INSTRUCTION 1
In the records below, begin at the line that has "Which is nearest" and stop after the line that has "which one is". Write out only those lines again with "white plate" replaced by "ceramic plate", leaving everything else unchanged.

DOCUMENT EXCERPT

==============================

Re: XML Modeling

Chris Olds (colds@nwlink.com)
Fri, 10 Apr 1998 17:04:06 -0700


At 02:47 PM 4/10/98 PDT, Patrick Logan wrote:
>
>> The reason it is bad hinges on the horrible truth that XML is a
>> very nice syntax for marking up a document (file) according to its
>> semantic content, but does not provide a way to convey the
>> semantics of the document in a standard way.
>
>Please define what you mean by "standard way"...

Note that I said "a standard way", not "the standard way" I think that
there will probably be a number of viable and useful means to do this.

> While this is obviously a hard problem...
> ...shared ontologies...
>
>Are talking about the symbol grounding problem or are you talking
>about the socio-political problem?
>
>I subscribe to the Winograd/Flores(1) approach to systems. I don't
>think you're going to solve the symbol grounding problem. So maybe XML
>doesn't need anything more than for some disparate socio-political
>factions to resolve their differences in any given domain.

As Winograd & Flores point out so clearly, there is no solution to the
symbol grounding problem, but there is a lot of hope for what you call the
"socio-political problem". I happen to think that there is enough shared
context among these so-called 'factions' that it is useful to consider
collecting them into an explicit context, which W&F might call a "systematic
domain" (sec. 12.3, pp174-177). Since I think they frame the point I am
trying to make very well, I'm going to use some quotes:

On Page 174, they say: "The use of a distinction is very different from its
explicit formal articulation. The fact that we commonly use a word does not
mean that there is an unambiguous formal way to identify the things it
denotes or to determine their properties. But whenever there is a recurrent
pattern of breakdown, we can choose to explicitly specify a _systematic
domain_, for which definitions and rules are articulated."

My suggestion of "a standard way" was intended to start people thinking
about the creation of systematic domains to describe the commitments and
conversations that exist in their subject areas. Since my (current)
subject area is model-based applicationa and database development, I have a
vested interest in the creation of systematic domains that cover the basic
conversational elements of business and workgroup applications. The
prospect of seeing most of the data on the web marked up with semantics is
exciting. The idea that I will have to rediscover the semantics of every
part of each of the systematic domains used to mark up the data is
horrifying. What I want to be able to do is read an XML representation of a
model and easily determine the potential commonalities between that model
and a model my user is currently working with. With guidance from my user,
it them becomes possible to define conversations between the two models with
a high degree of assurance that they are correct. This does not mean that
there will be any fewer unique systematic domains, but rather that their
users can avoid an important source of breakdown when they try to connect
models of such domains.

There is more I could say (yadda yadda), but I think Winograd & Flores said
it better over a decade ago.
[p176] " To some extent, the content if each profession-oriented domain
[i.e., spreadsheets, word processors, expert systems /cco] will be unique.
But there are common elements that cross boundaries. [...] The computer is
ultimately a _structured dynamic communication medium_ that is qualitatively
different from earlier media [...]. Communication is not a process of
transmitting information or symbols, but one of commitment and
interpretation. [...] There is a systematic domain relevant to the structure
of this network of commitments, a domain of 'conversation for action' that
can be represented and manipulated in a computer."

If all I have done is raise a problem that everyone already understood, then
I apologize. I have not seen any proposals from the data/modeling side that
address the difficulties in representing systematic domains using XML; the
SGML folks have SGML DTDs and HyTime (ISO 10744:1997) Architectural Forms,
but XML DTDs are not as powerful as SGML, and AFs are apparently seen as too
complex (I don't think they really are too complex, but the documentation is
quite obscure).

What are the problems I'd like to see solved?
1) Model representation in XML - I need to represent an object model in XML
in a way that can be extended without my having to revise my program. This
should work for Dirk (and anyone else that has a modeling tool) as well as
it does for me.
2) Definition of a systematic domain that covers the most commonly used
semantic domains in databases. This is useful even if the number of terms
defined is fairly small. Name, address, phone number, quantity, units, etc.
Any abstraction above number and string is useful information.

/cco

==============================

INPUT DATA
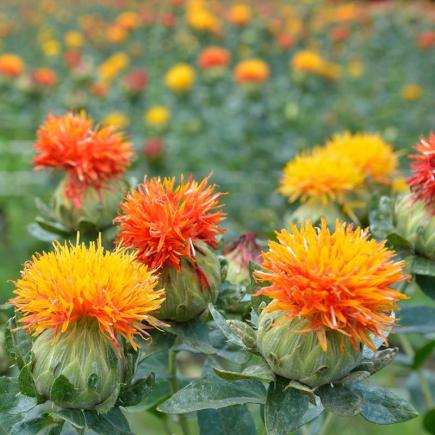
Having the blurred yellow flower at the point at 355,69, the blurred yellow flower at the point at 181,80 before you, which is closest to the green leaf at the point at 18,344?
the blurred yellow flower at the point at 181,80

==============================

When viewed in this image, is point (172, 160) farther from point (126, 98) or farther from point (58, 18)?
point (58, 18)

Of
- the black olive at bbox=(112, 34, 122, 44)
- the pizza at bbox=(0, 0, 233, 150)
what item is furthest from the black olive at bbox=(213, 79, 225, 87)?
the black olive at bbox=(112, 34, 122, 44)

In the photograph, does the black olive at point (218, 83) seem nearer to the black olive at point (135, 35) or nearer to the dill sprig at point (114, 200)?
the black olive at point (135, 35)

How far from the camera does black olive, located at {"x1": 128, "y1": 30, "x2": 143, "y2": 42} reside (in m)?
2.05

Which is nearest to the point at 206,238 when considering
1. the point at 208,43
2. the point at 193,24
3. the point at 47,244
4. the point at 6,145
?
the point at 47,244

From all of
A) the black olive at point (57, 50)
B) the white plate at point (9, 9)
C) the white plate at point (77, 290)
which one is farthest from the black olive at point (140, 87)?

==============================

INSTRUCTION 2
From the XML modeling post, restate word for word the passage that begins at the words "What are the" and stops after "quantity, units, etc.".

RESULT 1
Which is nearest to the point at 206,238 when considering
1. the point at 208,43
2. the point at 193,24
3. the point at 47,244
4. the point at 6,145
?
the point at 47,244

From all of
A) the black olive at point (57, 50)
B) the ceramic plate at point (9, 9)
C) the ceramic plate at point (77, 290)
which one is farthest from the black olive at point (140, 87)?

RESULT 2
What are the problems I'd like to see solved?
1) Model representation in XML - I need to represent an object model in XML
in a way that can be extended without my having to revise my program. This
should work for Dirk (and anyone else that has a modeling tool) as well as
it does for me.
2) Definition of a systematic domain that covers the most commonly used
semantic domains in databases. This is useful even if the number of terms
defined is fairly small. Name, address, phone number, quantity, units, etc.